広田照幸『陸軍将校の教育社会史―立身出世と天皇制』

陸軍将校の教育社会史―立身出世と天皇制

陸軍将校の教育社会史―立身出世と天皇制

戦前・戦時期の軍事エリートであった陸軍将校たちが、どのように天皇イデオロギーと関わりを持っていたかに焦点を当てた本。

天皇イデオロギーが陸軍将校たちを無制限に取り込んでいったという「自動内面化論」を著者は拒否し、実際には立身出世というホンネと矛盾しない形で、国家への貢献が目指されていたことを明らかにしている。そこでは、天皇制は規範や教義の体系としてではなく、一種の相互行為ゲーム、実践の体系をなしていたという。

以前、OBの先輩がこの本を大学院時代に読んだときに、「世界が変わるほどの衝撃を受けた」と言っていたが、確かにそれも頷ける。膨大な数の歴史資料を整理して、かつそれを教育社会学の枠組みにうまく当てはめているのがすごい。

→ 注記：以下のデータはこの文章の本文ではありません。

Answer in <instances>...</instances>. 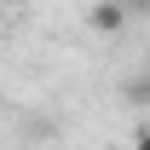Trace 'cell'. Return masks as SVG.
I'll use <instances>...</instances> for the list:
<instances>
[{
	"mask_svg": "<svg viewBox=\"0 0 150 150\" xmlns=\"http://www.w3.org/2000/svg\"><path fill=\"white\" fill-rule=\"evenodd\" d=\"M87 23H93L98 35H121L127 29V0H98L93 12H87Z\"/></svg>",
	"mask_w": 150,
	"mask_h": 150,
	"instance_id": "6da1fadb",
	"label": "cell"
},
{
	"mask_svg": "<svg viewBox=\"0 0 150 150\" xmlns=\"http://www.w3.org/2000/svg\"><path fill=\"white\" fill-rule=\"evenodd\" d=\"M0 29H6V0H0Z\"/></svg>",
	"mask_w": 150,
	"mask_h": 150,
	"instance_id": "7a4b0ae2",
	"label": "cell"
}]
</instances>
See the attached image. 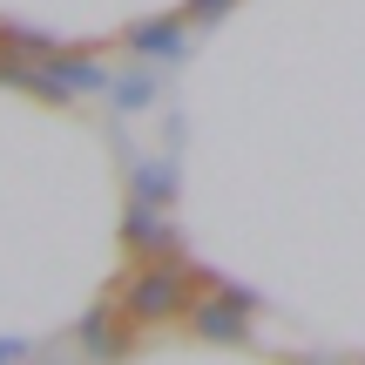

ただ、「自動内面化論」を否定する著者が依拠しているのは、検閲を経ていない日記や、懐古的なインタビューであって、それによって本当の内面を明かしたことになるのか、という疑問が残った。著者は陸軍士官学校での「精神教育」は、結局は外に出る振る舞いによってしか判断することができなかったため、常に不十分であると見なされ続けた(=失敗であった)ということを言っている。それと同様の論理を当てはめると、本書で用いられているデータも書かれたものや、語られたものという外形的なものなので、それによって内面について分析していると言うことの限界はないのかな、と。